On 29-Nov-2006, at 12:14, william(at)elan.net wrote:
On Wed, 29 Nov 2006, Joe Abley wrote:
On 29-Nov-2006, at 08:30, Henk Uijterwaal wrote:
Michael.Dillon@xxxxxxxxxxxxx wrote:
On the NANOG list it has already been pointed out that a lot
of network management software cannot handle such notation and
in some cases, 1.0 could be interpreted as the IP address
1.0.0.0. It has been confirmed that one widely used PERL library
interprets x.y as IP address x.0.0.y.
I think this is a bug.
If it is, it's a very long-standing one. For example, see INET(3)
which I think is of 4.2BSD vintage, and which appears to have
similar semantics to the mentioned perl library:
I fail to see that as being stopping point.
I didn't suggest it was. I was just responding to the thought that
the interpretation of x.y as x.0.0.y has some history.
The draft above received significant operator criticism.
The consensus I saw on NANOGm, for example, was that there was (a)

####

_Given task 1_.
In the mailing-list excerpt, how has one widely used Perl library been confirmed to interpret x.y?
_Given task 2_.
Reproduce the mailing-list excerpt verbatim from "which I think" to "significant operator criticism.".

_Dataset excerpt_.
####

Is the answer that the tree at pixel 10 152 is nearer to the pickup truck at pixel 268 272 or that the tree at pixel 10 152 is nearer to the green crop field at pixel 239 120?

####

_Written reply 1_.
It interprets x.y as the IP address x.0.0.y.

_Written reply 2_.
which I think is of 4.2BSD vintage, and which appears to have
similar semantics to the mentioned perl library:
I fail to see that as being stopping point.
I didn't suggest it was. I was just responding to the thought that
the interpretation of x.y as x.0.0.y has some history.
The draft above received significant operator criticism.